Warum Feuchttücher Rohre verstopfen
Anders als Toilettenpapier lösen sich Feuchttücher im Wasser nicht auf. Sie bestehen aus synthetischen Fasern, die selbst nach langen Strecken durch die Leitung kaum zerfallen. Im Rohr bleiben sie an rauen Stellen, Rohrbogen oder an Fettablagerungen hängen und bilden schnell dichte Knäuel. In Mainzer Mehrfamilienhäusern führt das regelmäßig zu Verstopfungen in der gemeinsamen Fallleitung - dann sind alle Parteien betroffen.
Was sich noch dazusetzt
Feuchttücher allein reichen oft nicht für eine vollständige Verstopfung. Gefährlich wird es, wenn sie gemeinsam mit anderen Stoffen zusammenkommen:
- Fett aus der Küche oder dem Kochen
- Haar- und Speisereste
- Hygieneartikel wie Wattepads oder Tampons
- Kalk und Seifenreste, die die Fasern zusammenkleben
Anzeichen einer Feuchttuch-Verstopfung
- WC läuft sehr langsam ab oder gurgelt nach dem Spülen
- Abflüsse in der Nähe des WC reagieren ebenfalls langsamer
- Wiederkehrende Verstopfungen an derselben Stelle trotz Hausmitteln
- Unbehandelt: Rückstau, bei dem Wasser aus dem Boden-Abfluss aufsteigt
So beheben Sie die Verstopfung
Schritt 1: Saugglocke einsetzen
Drücken Sie eine Gummisaugglocke mehrfach kräftig auf das WC-Becken und ziehen Sie ruckartig. Das kann lockere Pfropfen lösen. Bei Feuchttüchern hilft das aber oft nur kurzfristig.

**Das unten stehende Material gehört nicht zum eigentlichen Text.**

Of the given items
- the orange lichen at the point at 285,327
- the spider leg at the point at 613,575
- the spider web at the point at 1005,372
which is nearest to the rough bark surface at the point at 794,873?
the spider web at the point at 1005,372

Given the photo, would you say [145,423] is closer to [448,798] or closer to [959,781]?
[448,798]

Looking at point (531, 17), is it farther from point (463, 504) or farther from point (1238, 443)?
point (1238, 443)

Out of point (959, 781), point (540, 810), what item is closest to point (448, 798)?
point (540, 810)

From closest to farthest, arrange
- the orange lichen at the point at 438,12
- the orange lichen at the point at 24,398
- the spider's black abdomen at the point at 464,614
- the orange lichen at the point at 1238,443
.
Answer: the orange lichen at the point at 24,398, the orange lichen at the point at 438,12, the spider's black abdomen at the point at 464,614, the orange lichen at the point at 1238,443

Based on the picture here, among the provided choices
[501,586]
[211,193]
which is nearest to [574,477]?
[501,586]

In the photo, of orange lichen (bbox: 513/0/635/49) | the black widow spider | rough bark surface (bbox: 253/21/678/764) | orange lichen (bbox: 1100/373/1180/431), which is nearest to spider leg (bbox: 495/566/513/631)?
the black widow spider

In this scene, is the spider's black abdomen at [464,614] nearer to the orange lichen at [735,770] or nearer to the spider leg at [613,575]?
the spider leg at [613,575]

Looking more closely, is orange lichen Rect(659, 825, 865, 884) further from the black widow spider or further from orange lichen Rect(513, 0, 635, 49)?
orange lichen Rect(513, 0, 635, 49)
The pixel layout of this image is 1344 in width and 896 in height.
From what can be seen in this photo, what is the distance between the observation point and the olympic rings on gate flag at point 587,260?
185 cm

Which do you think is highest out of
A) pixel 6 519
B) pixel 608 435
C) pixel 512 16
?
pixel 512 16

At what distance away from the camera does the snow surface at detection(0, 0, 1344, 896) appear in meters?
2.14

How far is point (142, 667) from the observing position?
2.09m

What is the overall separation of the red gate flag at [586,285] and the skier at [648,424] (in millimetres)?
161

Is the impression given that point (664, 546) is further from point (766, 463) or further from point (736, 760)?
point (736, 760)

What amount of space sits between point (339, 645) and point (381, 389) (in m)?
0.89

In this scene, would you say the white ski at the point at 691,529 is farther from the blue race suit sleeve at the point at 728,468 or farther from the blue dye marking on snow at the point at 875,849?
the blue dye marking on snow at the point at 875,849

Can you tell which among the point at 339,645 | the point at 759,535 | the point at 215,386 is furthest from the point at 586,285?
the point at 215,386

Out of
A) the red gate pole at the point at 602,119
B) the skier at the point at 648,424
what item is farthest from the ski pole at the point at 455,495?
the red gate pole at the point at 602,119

Schritt 2: Rohrspirale verwenden
Eine Handspirale kann Feuchttuch-Knäuel greifen und herausziehen. Drehen Sie langsam und fühlen Sie, wenn die Spirale etwas gefasst hat, bevor Sie ziehen.
Schritt 3: Fachbetrieb beauftragen
Steckt der Pfropfen tiefer oder betrifft er die Fallleitung, hilft nur eine professionelle Hochdruckspülung. Der Fachbetrieb in Mainz kann den Pfropfen lokalisieren und rückstandslos entfernen - ohne das Rohr zu beschädigen.
Richtige Entsorgung: Was ins WC gehört
Ins WC gehören ausschließlich:
- Toilettenpapier
- Körperliche Ausscheidungen
Nicht ins WC: Feuchttücher, Wattepads, Tampons, Kondome, Zigarettenkippen, Medikamente, Speisereste oder Küchenkrepp. All das gehört in den Hausmüll.
Vorbeugung langfristig
Stellen Sie neben dem WC einen kleinen Abfalleimer auf - das senkt die Hemmschwelle, Feuchttücher korrekt zu entsorgen. In Mainzer Mietwohnungen empfiehlt es sich, Mitbewohner und Gäste freundlich auf die Hausordnung hinzuweisen. Manchmal genügt ein kleines Schild an der richtigen Stelle.